ILBT can also be used for dose escalation in a region at risk [9, 12] since it has the advantage of allowing delivery of a sufficient dosage to a target focus while reducing the effect of irradiation on surrounding tissues. Theoretically, a combination of ILBT and EBRT can enhance the beneficial effects of RT, with fewer adverse effects than those incurred with EBRT alone. In fact, ILBT with EBRT entailed a significantly higher EQD2 dose than EBRT alone in our study cohort. While 42% of the institutions performed ILBT, only 14% of all patients received ILBT combined with EBRT, indicating that this treatment modality was used only in selected cases because the effect of ILBT is limited to the area surrounding the lumen of the biliary tract and improvement in local control can therefore be expected only for small tumors .
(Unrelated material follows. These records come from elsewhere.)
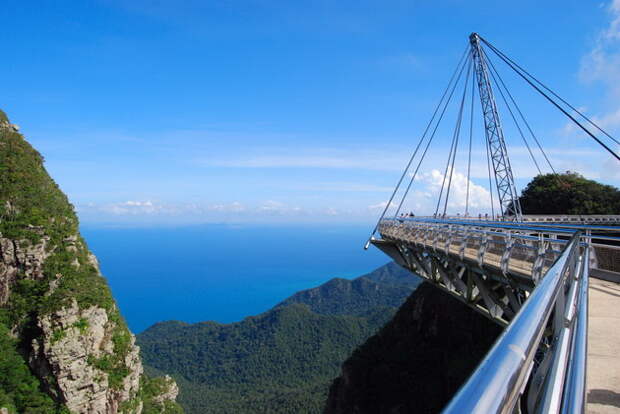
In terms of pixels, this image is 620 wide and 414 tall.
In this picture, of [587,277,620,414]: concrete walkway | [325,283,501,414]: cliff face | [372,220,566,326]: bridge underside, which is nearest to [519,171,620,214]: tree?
[325,283,501,414]: cliff face

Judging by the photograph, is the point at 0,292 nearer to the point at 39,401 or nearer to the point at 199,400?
the point at 39,401

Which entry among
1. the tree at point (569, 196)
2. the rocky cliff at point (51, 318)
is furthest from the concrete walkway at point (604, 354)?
the tree at point (569, 196)

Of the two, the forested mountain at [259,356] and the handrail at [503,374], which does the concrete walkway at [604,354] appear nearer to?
the handrail at [503,374]

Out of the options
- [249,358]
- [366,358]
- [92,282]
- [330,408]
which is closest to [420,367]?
[366,358]

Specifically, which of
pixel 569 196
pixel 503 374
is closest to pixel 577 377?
pixel 503 374

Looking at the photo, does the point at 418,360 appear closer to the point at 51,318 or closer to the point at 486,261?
the point at 486,261

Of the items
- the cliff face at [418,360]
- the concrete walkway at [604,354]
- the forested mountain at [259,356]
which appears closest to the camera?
the concrete walkway at [604,354]
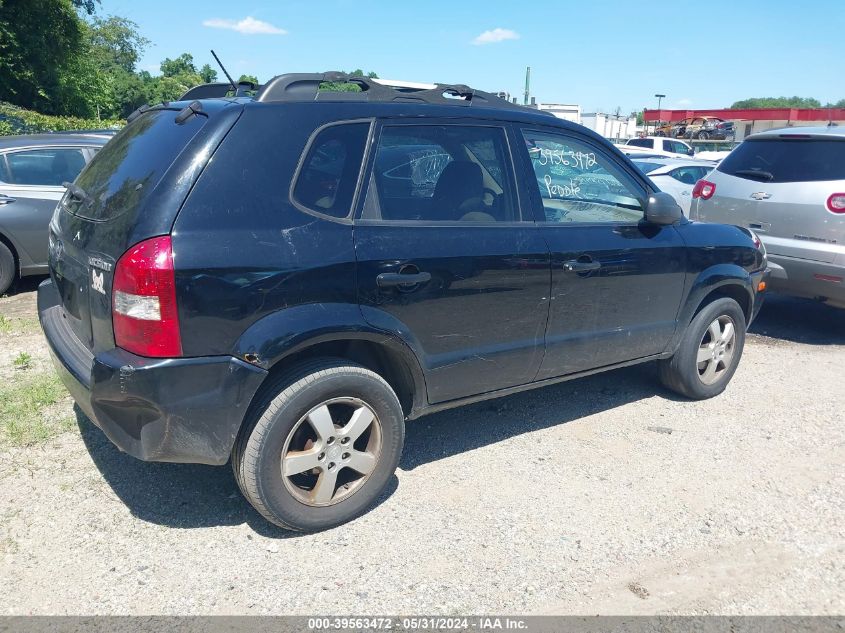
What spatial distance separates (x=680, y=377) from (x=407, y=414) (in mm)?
2224

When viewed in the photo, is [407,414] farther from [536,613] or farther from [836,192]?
[836,192]

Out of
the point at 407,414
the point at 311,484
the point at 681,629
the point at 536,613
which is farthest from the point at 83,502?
the point at 681,629

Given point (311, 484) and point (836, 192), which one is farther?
point (836, 192)

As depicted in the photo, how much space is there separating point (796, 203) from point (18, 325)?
6.88 meters

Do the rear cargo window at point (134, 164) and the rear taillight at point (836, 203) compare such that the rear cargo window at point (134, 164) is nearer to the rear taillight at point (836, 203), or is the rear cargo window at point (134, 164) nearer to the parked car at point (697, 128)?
the rear taillight at point (836, 203)

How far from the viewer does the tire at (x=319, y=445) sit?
10.1ft

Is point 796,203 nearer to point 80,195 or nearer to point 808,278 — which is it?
point 808,278

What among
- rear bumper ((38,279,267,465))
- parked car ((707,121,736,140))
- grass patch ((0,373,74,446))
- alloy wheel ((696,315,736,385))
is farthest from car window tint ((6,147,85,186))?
parked car ((707,121,736,140))

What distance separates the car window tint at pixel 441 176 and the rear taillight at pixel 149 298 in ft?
3.07

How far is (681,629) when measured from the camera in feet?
9.12

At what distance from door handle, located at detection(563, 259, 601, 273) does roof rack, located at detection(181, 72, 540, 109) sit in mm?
953

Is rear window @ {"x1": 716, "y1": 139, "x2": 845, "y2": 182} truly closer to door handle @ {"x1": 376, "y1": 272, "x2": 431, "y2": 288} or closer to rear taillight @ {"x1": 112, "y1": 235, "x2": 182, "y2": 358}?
door handle @ {"x1": 376, "y1": 272, "x2": 431, "y2": 288}

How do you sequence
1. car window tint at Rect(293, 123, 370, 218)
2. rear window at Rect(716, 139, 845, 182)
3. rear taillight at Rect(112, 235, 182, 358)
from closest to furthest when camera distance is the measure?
1. rear taillight at Rect(112, 235, 182, 358)
2. car window tint at Rect(293, 123, 370, 218)
3. rear window at Rect(716, 139, 845, 182)

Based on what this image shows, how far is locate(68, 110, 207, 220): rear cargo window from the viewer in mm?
3031
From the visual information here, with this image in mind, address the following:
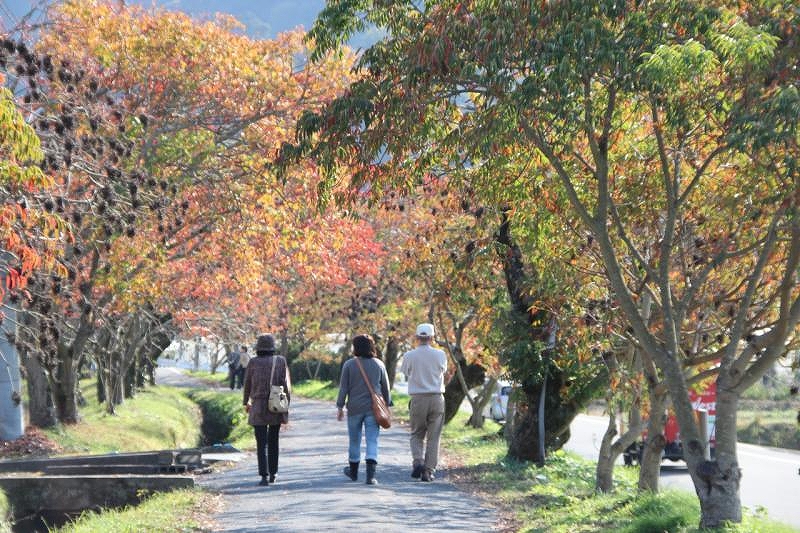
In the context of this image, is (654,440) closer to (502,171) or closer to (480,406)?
(502,171)

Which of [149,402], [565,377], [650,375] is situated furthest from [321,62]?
[149,402]

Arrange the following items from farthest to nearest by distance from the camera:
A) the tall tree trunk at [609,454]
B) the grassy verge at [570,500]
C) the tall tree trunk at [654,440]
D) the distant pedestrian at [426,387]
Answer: the distant pedestrian at [426,387]
the tall tree trunk at [609,454]
the tall tree trunk at [654,440]
the grassy verge at [570,500]

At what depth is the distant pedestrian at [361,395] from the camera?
42.9 feet

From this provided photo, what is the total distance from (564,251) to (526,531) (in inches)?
128

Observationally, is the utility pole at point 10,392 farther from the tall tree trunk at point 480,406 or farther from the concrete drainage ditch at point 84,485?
the tall tree trunk at point 480,406

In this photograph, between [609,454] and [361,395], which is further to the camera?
[609,454]

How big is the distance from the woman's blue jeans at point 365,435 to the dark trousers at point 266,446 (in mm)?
891

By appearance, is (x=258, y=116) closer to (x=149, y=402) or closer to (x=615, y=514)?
(x=615, y=514)

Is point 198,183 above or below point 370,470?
above

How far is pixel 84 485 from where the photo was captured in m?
14.5

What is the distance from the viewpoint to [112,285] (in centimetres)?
1894

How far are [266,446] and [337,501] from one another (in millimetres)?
2241

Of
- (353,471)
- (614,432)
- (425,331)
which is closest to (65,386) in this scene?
(353,471)

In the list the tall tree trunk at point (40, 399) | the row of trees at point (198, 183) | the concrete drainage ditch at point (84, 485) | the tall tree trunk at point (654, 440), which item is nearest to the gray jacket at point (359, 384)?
the row of trees at point (198, 183)
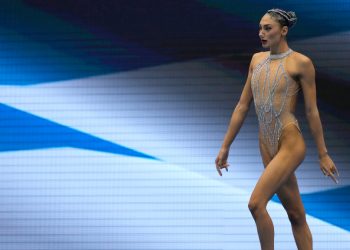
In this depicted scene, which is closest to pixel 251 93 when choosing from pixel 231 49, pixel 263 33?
pixel 263 33

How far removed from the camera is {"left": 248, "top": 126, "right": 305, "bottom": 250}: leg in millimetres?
6781

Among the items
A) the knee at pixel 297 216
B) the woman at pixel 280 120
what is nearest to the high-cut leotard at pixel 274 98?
the woman at pixel 280 120

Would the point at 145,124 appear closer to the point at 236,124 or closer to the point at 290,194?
the point at 236,124

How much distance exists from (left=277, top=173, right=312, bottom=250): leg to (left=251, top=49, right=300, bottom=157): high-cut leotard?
222mm

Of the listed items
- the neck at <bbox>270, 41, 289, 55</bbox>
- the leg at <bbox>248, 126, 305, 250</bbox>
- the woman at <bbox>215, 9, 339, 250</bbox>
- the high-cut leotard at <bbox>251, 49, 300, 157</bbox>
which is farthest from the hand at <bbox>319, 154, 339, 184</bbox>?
the neck at <bbox>270, 41, 289, 55</bbox>

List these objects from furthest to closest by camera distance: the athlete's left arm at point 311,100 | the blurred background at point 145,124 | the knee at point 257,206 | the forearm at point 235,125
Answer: the blurred background at point 145,124 < the forearm at point 235,125 < the athlete's left arm at point 311,100 < the knee at point 257,206

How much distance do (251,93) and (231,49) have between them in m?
1.47

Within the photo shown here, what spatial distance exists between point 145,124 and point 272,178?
6.63 ft

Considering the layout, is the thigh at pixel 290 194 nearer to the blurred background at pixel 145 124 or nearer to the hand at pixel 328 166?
the hand at pixel 328 166

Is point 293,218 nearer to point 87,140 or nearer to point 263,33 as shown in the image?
point 263,33

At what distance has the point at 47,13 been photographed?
874 cm

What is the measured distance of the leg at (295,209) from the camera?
23.0ft

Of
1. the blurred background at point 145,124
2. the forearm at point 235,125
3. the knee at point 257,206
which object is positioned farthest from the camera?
the blurred background at point 145,124

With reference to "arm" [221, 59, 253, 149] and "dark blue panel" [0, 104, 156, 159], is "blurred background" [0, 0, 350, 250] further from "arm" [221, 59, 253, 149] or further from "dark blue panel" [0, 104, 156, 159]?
"arm" [221, 59, 253, 149]
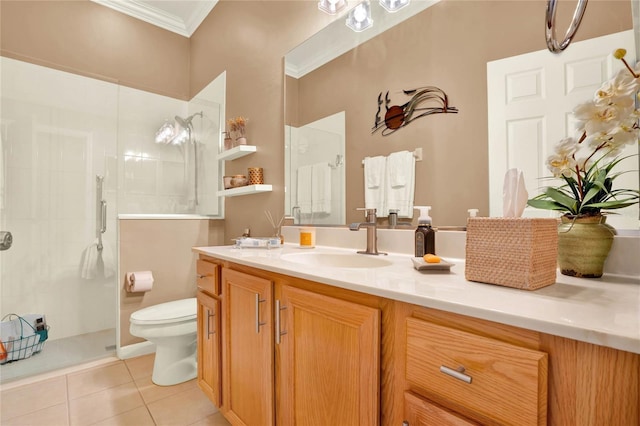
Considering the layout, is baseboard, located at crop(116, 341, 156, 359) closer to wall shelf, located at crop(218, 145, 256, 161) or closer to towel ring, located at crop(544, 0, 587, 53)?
wall shelf, located at crop(218, 145, 256, 161)

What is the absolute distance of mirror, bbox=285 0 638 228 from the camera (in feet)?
3.28

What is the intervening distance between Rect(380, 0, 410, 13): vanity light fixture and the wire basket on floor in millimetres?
3010

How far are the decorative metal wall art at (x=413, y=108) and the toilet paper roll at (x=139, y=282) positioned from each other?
6.32 feet

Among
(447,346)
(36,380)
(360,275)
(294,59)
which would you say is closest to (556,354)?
(447,346)

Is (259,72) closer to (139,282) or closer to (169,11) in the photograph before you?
(169,11)

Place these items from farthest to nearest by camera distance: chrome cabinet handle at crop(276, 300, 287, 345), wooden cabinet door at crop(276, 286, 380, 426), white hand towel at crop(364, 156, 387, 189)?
white hand towel at crop(364, 156, 387, 189), chrome cabinet handle at crop(276, 300, 287, 345), wooden cabinet door at crop(276, 286, 380, 426)

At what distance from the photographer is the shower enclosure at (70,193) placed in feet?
7.18

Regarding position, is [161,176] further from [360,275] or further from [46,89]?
[360,275]

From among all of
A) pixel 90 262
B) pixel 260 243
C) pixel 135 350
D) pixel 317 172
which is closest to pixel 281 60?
pixel 317 172

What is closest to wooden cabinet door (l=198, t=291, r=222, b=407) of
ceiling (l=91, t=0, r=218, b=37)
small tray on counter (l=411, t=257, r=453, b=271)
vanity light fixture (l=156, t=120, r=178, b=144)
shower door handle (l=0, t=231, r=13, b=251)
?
small tray on counter (l=411, t=257, r=453, b=271)

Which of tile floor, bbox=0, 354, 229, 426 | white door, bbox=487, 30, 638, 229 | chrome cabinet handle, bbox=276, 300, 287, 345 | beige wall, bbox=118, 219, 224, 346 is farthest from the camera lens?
beige wall, bbox=118, 219, 224, 346

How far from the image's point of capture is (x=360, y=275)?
2.70ft

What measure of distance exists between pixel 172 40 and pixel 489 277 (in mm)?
3605

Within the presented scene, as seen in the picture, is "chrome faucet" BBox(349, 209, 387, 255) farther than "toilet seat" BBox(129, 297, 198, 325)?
No
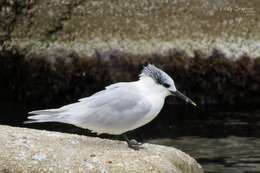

The optimal radiation field for BTC remains to be defined. The majority of relapses after resection with curative intent occur at the primary tumor site , which suggests that it may be reasonable to limit RT to the primary tumor (bed). Only 23% of the patients included in this survey received radiation to the tumor (bed) as well as the regional lymph nodes, regardless of the lymph node status. Although limiting the radiation field to the tumor (bed) has tended to become prevalent in Japan, the definition of clinical target volume included regional lymph nodes as well as the tumor (bed) in a recent meta-analysis of 14 selected papers with detailed information on adjuvant RT after surgery , as well as in many reports on unresectable BTC published since 2000 [14–17]. Collectively, these findings indicate that the radiation field for BTC is not yet standardized due to the lack of a large randomized control trial and that additional studies investigating the optimal radiation field should be conducted.
The study presented here showed that chemotherapy is frequently administered in combination with RT (47% of all patients). Chemotherapy was most often administered during RT, followed by after RT. Several trials have examined the efficacy of adjuvant chemoradiation after surgery  or of chemoradiation for unresectable cases . The National Comprehensive Cancer Network (NCCN) reported that most CCRT for BTC involved the use of 5-FU, and that CCRT with gemcitabine is not recommended due to the limited experience with and potential toxicity of this treatment. However, the use of CCRT combined with gemcitabine-containing regimens increased in Japan during the period covered by the current survey, which suggests that additional studies should be undertaken to establish the optimal sequencing of RT and chemotherapy with drugs such as gemcitabine. For chemotherapy for advanced BTC, the recent randomized control phase III ABC-02 study showed that a combination of gemcitabine and cisplatin improved overall and progression-free survival by 30% over gemcitabine alone . Based on these results, the combination of gemcitabine and cisplatin can now be considered to be the standard of care as first-line chemotherapy for patients with advanced or metastatic BTC. In Japan, however, oral anticancer drugs such as TS-1 or UFT also tend to be used as adjuvant chemotherapy after RT, and only two patients in the current study were treated with a combination of gemcitabine and cisplatin after RT.